= TASK OBJECTIVE =
Can you transcribe every line of the rows, from the line holding "With the options" through the very end, both ends included, and reproduce them verbatim?

= GIVEN INFORMATION =
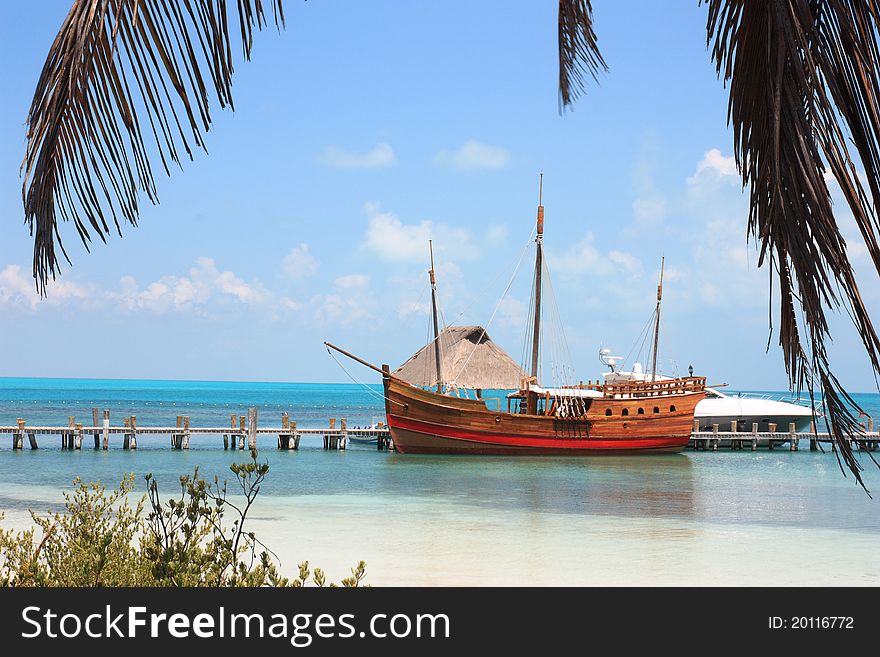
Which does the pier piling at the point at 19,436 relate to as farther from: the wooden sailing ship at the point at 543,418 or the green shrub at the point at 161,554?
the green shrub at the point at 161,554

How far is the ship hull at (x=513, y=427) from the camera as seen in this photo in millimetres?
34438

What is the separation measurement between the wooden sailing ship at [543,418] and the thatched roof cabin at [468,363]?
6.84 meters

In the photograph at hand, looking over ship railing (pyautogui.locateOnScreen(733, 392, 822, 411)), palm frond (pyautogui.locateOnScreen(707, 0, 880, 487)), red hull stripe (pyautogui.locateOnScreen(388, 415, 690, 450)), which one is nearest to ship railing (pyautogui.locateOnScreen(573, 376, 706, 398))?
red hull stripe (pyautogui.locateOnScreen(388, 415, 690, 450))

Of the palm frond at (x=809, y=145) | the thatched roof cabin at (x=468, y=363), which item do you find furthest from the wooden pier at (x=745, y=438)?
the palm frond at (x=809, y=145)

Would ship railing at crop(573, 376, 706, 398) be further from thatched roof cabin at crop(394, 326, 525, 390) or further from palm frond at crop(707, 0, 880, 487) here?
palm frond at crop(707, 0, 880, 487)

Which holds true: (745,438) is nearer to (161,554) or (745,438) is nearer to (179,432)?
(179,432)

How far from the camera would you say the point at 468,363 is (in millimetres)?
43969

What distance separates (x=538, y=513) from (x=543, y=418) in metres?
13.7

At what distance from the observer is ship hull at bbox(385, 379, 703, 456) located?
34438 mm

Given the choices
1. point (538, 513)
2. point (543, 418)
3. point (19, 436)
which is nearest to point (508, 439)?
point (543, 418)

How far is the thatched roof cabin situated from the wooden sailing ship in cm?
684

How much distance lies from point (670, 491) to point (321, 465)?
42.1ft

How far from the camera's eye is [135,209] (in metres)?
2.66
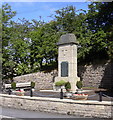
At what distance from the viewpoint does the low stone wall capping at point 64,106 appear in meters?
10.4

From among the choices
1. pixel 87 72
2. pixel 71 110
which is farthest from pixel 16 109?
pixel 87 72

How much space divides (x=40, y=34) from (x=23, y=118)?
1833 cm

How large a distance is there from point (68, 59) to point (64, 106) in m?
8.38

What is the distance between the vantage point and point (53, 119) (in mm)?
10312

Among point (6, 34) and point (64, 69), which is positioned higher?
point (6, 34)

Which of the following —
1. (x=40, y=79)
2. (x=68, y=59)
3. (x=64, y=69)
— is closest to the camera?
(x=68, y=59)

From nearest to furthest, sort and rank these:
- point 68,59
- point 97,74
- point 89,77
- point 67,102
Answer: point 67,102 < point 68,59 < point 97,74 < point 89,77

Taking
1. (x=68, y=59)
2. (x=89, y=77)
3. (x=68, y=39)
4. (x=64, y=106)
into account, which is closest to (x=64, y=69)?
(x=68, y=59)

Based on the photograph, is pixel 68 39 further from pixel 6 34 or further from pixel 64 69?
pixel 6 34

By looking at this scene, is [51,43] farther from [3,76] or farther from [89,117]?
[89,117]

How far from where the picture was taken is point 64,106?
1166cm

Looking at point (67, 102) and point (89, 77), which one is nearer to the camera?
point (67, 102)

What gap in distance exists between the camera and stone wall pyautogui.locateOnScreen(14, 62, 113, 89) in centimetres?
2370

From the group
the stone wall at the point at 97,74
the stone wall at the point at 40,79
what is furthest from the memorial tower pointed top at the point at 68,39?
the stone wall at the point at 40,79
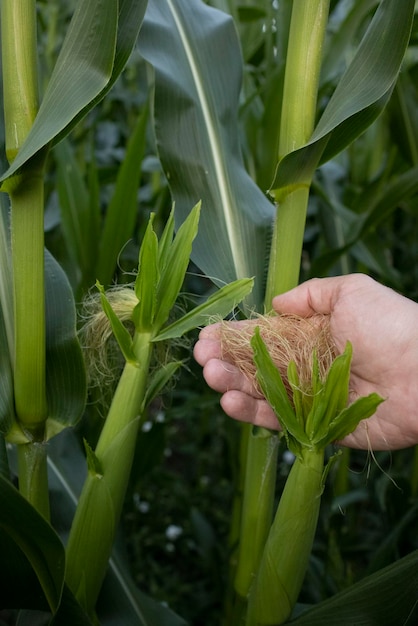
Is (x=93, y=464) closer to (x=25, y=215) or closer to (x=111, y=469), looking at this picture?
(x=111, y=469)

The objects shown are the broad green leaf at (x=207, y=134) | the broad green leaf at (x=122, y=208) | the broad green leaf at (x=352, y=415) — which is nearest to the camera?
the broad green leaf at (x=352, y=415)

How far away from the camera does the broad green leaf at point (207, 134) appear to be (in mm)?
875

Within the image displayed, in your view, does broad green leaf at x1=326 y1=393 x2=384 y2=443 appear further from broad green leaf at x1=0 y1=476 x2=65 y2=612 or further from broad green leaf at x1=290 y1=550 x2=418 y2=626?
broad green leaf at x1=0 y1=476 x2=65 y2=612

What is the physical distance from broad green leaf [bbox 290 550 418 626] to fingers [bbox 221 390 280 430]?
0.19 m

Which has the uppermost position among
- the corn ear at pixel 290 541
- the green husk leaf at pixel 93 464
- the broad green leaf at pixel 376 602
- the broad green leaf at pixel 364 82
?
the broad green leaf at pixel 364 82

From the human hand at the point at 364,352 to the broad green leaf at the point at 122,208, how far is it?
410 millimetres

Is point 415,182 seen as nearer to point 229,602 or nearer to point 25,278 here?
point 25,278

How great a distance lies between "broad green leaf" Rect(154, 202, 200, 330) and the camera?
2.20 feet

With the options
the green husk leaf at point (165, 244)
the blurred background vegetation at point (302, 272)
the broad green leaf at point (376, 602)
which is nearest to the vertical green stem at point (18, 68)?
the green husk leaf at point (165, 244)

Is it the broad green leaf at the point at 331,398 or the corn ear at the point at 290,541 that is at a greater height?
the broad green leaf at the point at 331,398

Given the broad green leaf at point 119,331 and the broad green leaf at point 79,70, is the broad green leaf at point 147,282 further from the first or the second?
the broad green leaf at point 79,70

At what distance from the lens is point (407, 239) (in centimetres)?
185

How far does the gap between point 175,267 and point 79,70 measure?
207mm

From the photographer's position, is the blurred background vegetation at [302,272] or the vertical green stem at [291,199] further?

= EXPECTED ANSWER =
With the options
the green husk leaf at point (165, 244)
the blurred background vegetation at point (302, 272)
the broad green leaf at point (376, 602)
which is nearest to the vertical green stem at point (18, 68)?
the green husk leaf at point (165, 244)

Is it the broad green leaf at the point at 331,398 or the corn ear at the point at 290,541 that is at a greater height?
the broad green leaf at the point at 331,398

Given the broad green leaf at point 119,331 and the broad green leaf at point 79,70, is the broad green leaf at point 147,282 further from the first or the second?
the broad green leaf at point 79,70

At what distance from the lens is point (407, 239) (in centimetres)?
185

How far does the gap between point 175,267 and point 79,70 measure?
207mm

From the photographer's position, is the blurred background vegetation at [302,272] or the vertical green stem at [291,199] further?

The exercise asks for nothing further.